Dans un communiqué conjoint, le Federal Bureau of Investigation et le Department of Homeland Security ont déclaré que le FBI enquêtait sur des introductions par effraction dans des organisations américaines par des «cyber-acteurs» liés à la Chine qu'il avait surveillés «tentant d'identifier et d'obtenir illégalement une propriété intellectuelle précieuse (IP) et les données de santé publique liées aux vaccins, traitements et tests provenant de réseaux et de personnel affiliés à la recherche liée à COVID-19. »

La déclaration n'a fourni aucun détail supplémentaire sur l'identité des cibles ou des pirates.

L'ambassade de Chine à Washington n'a pas immédiatement répondu à une demande de commentaires. La Chine nie régulièrement les allégations américaines de cyberespionnage de longue date.

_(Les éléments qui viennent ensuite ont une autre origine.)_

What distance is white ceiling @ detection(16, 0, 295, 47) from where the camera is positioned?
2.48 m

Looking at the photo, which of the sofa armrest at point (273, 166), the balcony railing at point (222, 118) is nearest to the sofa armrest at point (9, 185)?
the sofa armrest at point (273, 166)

La recherche et les données liées aux coronavirus sont devenues une priorité clé du renseignement pour les pirates de toutes les bandes. La semaine dernière, Reuters a rapporté que des cyberespions liés à l'Iran avaient ciblé le personnel du fabricant de médicaments américain Gilead Sciences Inc., dont le remdesivir, un antiviral, est le seul traitement jusqu'à présent prouvé pour aider les patients COVID-19.

En mars et avril, Reuters a rendu compte des tentatives avancées des pirates informatiques de pénétrer dans l'Organisation mondiale de la santé alors que la pandémie se propageait à travers le monde.